[Records of spatial reasoning questions]
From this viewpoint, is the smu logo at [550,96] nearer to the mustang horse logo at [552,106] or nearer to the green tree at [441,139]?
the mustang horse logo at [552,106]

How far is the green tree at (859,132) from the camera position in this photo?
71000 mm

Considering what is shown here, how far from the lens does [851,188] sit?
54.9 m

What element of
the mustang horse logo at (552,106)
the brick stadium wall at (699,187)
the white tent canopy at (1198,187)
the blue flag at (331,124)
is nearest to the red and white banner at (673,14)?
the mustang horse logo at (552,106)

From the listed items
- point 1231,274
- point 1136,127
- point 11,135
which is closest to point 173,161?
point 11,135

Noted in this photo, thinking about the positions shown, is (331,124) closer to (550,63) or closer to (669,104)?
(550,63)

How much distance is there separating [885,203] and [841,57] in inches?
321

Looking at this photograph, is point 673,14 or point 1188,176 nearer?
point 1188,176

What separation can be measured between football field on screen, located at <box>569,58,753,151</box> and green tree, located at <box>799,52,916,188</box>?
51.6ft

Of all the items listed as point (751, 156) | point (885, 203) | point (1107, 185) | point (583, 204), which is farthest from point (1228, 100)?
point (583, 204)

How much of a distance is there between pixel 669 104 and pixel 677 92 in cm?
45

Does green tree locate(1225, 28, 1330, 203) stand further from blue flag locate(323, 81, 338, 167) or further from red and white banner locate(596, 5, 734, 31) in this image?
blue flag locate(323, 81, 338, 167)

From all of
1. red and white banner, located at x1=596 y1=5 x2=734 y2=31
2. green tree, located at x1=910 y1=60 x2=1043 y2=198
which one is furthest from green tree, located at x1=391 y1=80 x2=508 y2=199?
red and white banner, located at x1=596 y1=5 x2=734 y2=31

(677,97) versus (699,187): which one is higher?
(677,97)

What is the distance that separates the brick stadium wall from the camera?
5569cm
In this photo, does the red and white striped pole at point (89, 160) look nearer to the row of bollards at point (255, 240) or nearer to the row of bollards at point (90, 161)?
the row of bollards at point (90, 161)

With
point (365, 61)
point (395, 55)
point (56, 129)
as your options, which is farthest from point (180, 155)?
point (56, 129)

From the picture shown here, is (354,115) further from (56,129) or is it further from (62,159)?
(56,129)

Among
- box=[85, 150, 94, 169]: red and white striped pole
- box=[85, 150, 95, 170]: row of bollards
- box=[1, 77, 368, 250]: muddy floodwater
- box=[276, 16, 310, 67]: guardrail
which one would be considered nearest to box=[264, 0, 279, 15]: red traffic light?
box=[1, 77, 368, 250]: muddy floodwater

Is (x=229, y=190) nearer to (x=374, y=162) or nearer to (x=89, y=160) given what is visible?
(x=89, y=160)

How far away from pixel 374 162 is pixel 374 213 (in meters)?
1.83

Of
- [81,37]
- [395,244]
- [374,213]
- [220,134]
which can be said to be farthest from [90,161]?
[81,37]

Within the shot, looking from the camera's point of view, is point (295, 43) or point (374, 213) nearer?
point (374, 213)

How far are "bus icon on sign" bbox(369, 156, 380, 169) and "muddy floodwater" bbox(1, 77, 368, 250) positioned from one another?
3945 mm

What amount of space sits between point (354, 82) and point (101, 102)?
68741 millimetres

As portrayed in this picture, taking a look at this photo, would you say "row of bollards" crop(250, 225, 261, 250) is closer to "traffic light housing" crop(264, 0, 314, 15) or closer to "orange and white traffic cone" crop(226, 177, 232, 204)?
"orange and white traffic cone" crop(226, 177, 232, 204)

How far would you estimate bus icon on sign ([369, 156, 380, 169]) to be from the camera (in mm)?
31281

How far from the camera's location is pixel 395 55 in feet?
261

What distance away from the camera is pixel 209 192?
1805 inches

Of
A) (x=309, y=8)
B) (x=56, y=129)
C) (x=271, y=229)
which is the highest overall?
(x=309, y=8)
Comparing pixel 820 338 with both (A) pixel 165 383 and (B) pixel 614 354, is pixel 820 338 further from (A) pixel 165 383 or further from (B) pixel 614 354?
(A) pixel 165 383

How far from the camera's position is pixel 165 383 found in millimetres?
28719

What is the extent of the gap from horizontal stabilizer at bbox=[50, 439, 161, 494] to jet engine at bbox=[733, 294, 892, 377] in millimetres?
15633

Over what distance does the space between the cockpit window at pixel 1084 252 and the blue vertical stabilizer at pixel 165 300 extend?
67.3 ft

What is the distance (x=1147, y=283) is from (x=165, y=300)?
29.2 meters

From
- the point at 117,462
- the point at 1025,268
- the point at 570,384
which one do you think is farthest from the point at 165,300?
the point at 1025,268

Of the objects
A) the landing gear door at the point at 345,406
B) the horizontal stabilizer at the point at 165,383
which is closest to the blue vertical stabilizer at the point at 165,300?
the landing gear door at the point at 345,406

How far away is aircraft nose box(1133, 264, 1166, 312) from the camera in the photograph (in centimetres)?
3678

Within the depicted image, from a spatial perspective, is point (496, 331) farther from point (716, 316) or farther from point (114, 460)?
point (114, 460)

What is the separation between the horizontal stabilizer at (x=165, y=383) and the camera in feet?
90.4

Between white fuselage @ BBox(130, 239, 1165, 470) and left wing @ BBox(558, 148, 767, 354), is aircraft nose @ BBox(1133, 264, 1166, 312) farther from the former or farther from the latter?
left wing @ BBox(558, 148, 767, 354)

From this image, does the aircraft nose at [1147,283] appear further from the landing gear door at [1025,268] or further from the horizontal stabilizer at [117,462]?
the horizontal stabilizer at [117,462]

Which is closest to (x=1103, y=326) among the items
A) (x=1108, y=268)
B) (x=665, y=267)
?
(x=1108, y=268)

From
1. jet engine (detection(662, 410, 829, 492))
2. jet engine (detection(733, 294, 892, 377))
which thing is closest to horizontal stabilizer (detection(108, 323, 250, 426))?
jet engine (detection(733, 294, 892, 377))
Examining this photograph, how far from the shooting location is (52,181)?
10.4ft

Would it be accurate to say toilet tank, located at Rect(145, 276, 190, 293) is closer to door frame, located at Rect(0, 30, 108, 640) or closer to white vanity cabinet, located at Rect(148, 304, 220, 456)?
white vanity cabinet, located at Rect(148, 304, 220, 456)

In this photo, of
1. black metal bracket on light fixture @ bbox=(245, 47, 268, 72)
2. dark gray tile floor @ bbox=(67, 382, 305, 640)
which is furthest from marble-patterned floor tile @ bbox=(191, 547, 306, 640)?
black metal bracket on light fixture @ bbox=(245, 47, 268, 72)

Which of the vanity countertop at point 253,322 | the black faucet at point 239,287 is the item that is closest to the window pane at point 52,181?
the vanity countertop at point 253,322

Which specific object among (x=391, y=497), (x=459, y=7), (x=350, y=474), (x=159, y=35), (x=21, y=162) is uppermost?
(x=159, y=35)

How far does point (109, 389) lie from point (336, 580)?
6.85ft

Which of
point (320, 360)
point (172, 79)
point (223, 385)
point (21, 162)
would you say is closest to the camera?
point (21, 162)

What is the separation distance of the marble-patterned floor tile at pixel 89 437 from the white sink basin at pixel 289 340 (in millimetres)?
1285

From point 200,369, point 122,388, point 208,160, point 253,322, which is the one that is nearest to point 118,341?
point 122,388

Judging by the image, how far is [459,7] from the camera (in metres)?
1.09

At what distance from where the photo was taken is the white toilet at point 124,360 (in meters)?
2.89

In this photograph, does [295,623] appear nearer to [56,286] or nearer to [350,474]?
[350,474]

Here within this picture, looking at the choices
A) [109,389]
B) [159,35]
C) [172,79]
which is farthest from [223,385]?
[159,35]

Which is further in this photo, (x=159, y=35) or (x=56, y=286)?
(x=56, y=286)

» **The problem**
Every line of the data above should be copied exactly.

» **Answer for the task**
From this viewpoint, is the smu logo at [550,96] nearer to the mustang horse logo at [552,106] or nearer to the green tree at [441,139]?
the mustang horse logo at [552,106]

How far is the green tree at (859,132) from the camera position in this photo?
71000 mm

Considering what is shown here, how far from the lens does [851,188] sit?
54.9 m

What element of
the mustang horse logo at (552,106)
the brick stadium wall at (699,187)
the white tent canopy at (1198,187)
the blue flag at (331,124)
is nearest to the red and white banner at (673,14)?
the mustang horse logo at (552,106)

From the listed items
- point 1231,274
- point 1136,127
- point 11,135
which is closest to point 173,161?
point 11,135

Noted in this photo, thinking about the positions shown, is (331,124) closer to (550,63) or closer to (669,104)?
(550,63)

How much distance is there separating [885,203] and [841,57] in inches?
321

Looking at this photograph, is point 673,14 or point 1188,176 nearer?
point 1188,176

What separation can be measured between football field on screen, located at <box>569,58,753,151</box> and green tree, located at <box>799,52,916,188</box>?
51.6ft

Of all the items listed as point (751, 156) | point (885, 203) | point (1107, 185) | point (583, 204), which is farthest from point (1228, 100)?
point (583, 204)

How much of a distance is there between pixel 669 104 and pixel 677 92 in cm?
45

Does green tree locate(1225, 28, 1330, 203) stand further from blue flag locate(323, 81, 338, 167) or further from red and white banner locate(596, 5, 734, 31) in this image?
blue flag locate(323, 81, 338, 167)

From all of
1. red and white banner, located at x1=596 y1=5 x2=734 y2=31
2. green tree, located at x1=910 y1=60 x2=1043 y2=198
which one is furthest from green tree, located at x1=391 y1=80 x2=508 y2=199?
red and white banner, located at x1=596 y1=5 x2=734 y2=31

(677,97) versus (699,187): which one is higher?
(677,97)

What is the distance that separates the brick stadium wall from the camera?
5569cm
In this photo, does the red and white striped pole at point (89, 160) look nearer to the row of bollards at point (255, 240) or nearer to the row of bollards at point (90, 161)?
the row of bollards at point (90, 161)

With
point (365, 61)
point (395, 55)
point (56, 129)
as your options, which is farthest from point (180, 155)?
point (56, 129)

From the picture shown here, is (354,115) further from (56,129) or is it further from (62,159)?
(56,129)

Among
- box=[85, 150, 94, 169]: red and white striped pole
- box=[85, 150, 95, 170]: row of bollards
- box=[1, 77, 368, 250]: muddy floodwater
- box=[276, 16, 310, 67]: guardrail
which one would be considered nearest to box=[264, 0, 279, 15]: red traffic light?
box=[1, 77, 368, 250]: muddy floodwater

Is (x=229, y=190) nearer to (x=374, y=162) or nearer to (x=89, y=160) given what is visible?
(x=89, y=160)

How far away from pixel 374 162 is pixel 374 213 (in meters)?
1.83

Of
- [81,37]
- [395,244]
- [374,213]
- [220,134]
which can be said to be farthest from [90,161]?
[81,37]

Within the shot, looking from the camera's point of view, is point (295, 43) or point (374, 213) nearer?
point (374, 213)

How far are "bus icon on sign" bbox(369, 156, 380, 169) and "muddy floodwater" bbox(1, 77, 368, 250) positioned from one another?
3945 mm

What amount of space sits between point (354, 82) and point (101, 102)?
68741 millimetres

As portrayed in this picture, taking a look at this photo, would you say "row of bollards" crop(250, 225, 261, 250) is closer to "traffic light housing" crop(264, 0, 314, 15) or closer to "orange and white traffic cone" crop(226, 177, 232, 204)?
"orange and white traffic cone" crop(226, 177, 232, 204)

How far would you estimate bus icon on sign ([369, 156, 380, 169]) to be from the camera (in mm)?
31281

How far from the camera's location is pixel 395 55 in feet?
261

What distance away from the camera is pixel 209 192?
1805 inches

Of
A) (x=309, y=8)
B) (x=56, y=129)
C) (x=271, y=229)
which is the highest overall?
(x=309, y=8)
Comparing pixel 820 338 with both (A) pixel 165 383 and (B) pixel 614 354, is pixel 820 338 further from (A) pixel 165 383 or further from (B) pixel 614 354?
(A) pixel 165 383

How far from the camera's position is pixel 165 383 found in millimetres?
28719

What is the extent of the gap from horizontal stabilizer at bbox=[50, 439, 161, 494] to jet engine at bbox=[733, 294, 892, 377] in millimetres?
15633

Over what distance does the space between the cockpit window at pixel 1084 252 and the blue vertical stabilizer at pixel 165 300 extend?
67.3 ft

What is the distance (x=1147, y=283) is from (x=165, y=300)?
29.2 meters

From
- the point at 117,462
- the point at 1025,268
- the point at 570,384
which one do you think is farthest from the point at 165,300?
the point at 1025,268

Of the objects
A) the landing gear door at the point at 345,406
B) the horizontal stabilizer at the point at 165,383
which is closest to the blue vertical stabilizer at the point at 165,300?
the landing gear door at the point at 345,406

How far away is aircraft nose box(1133, 264, 1166, 312) from the camera in the photograph (in centimetres)?
3678

Within the depicted image, from a spatial perspective, is point (496, 331) farther from point (716, 316) or farther from point (114, 460)?
point (114, 460)

What is the separation between the horizontal stabilizer at (x=165, y=383) and the camera in feet?
90.4

Between white fuselage @ BBox(130, 239, 1165, 470) and left wing @ BBox(558, 148, 767, 354), is aircraft nose @ BBox(1133, 264, 1166, 312) farther from the former or farther from the latter?
left wing @ BBox(558, 148, 767, 354)

From this image, does the aircraft nose at [1147,283] appear further from the landing gear door at [1025,268] or further from the horizontal stabilizer at [117,462]?
the horizontal stabilizer at [117,462]

Which is closest to (x=1103, y=326) among the items
A) (x=1108, y=268)
B) (x=665, y=267)
?
(x=1108, y=268)

From
1. jet engine (detection(662, 410, 829, 492))
2. jet engine (detection(733, 294, 892, 377))
which thing is closest to horizontal stabilizer (detection(108, 323, 250, 426))?
jet engine (detection(733, 294, 892, 377))
Examining this photograph, how far from the shooting location is (52,181)?
10.4ft

Would it be accurate to say toilet tank, located at Rect(145, 276, 190, 293) is closer to door frame, located at Rect(0, 30, 108, 640) or closer to white vanity cabinet, located at Rect(148, 304, 220, 456)?
white vanity cabinet, located at Rect(148, 304, 220, 456)

In this photo, of
1. black metal bracket on light fixture @ bbox=(245, 47, 268, 72)
2. dark gray tile floor @ bbox=(67, 382, 305, 640)
which is furthest from marble-patterned floor tile @ bbox=(191, 547, 306, 640)?
black metal bracket on light fixture @ bbox=(245, 47, 268, 72)

Which of the vanity countertop at point 253,322 | the black faucet at point 239,287 is the item that is closest to the window pane at point 52,181?
the vanity countertop at point 253,322

Which specific object among (x=391, y=497), (x=459, y=7), (x=350, y=474), (x=159, y=35), (x=21, y=162) is uppermost?
(x=159, y=35)

How far does point (109, 389) lie from point (336, 580)?
6.85ft

Which of
point (320, 360)
point (172, 79)
point (223, 385)
point (21, 162)
would you say is closest to the camera?
point (21, 162)

What is the separation distance of the marble-patterned floor tile at pixel 89 437 from the white sink basin at pixel 289 340 (in millimetres)?
1285

From point 200,369, point 122,388, point 208,160, point 253,322, which is the one that is nearest to point 118,341?
point 122,388

Judging by the image, how far is [459,7] from the camera (in metres)?
1.09

At what distance from where the photo was taken is the white toilet at point 124,360 (in meters)?
2.89

In this photograph, does [295,623] appear nearer to [56,286] or nearer to [350,474]?
[350,474]

Here within this picture, looking at the choices
A) [109,389]
B) [159,35]
C) [172,79]
which is farthest from [223,385]?
[159,35]

Which is further in this photo, (x=159, y=35) or (x=56, y=286)?
(x=56, y=286)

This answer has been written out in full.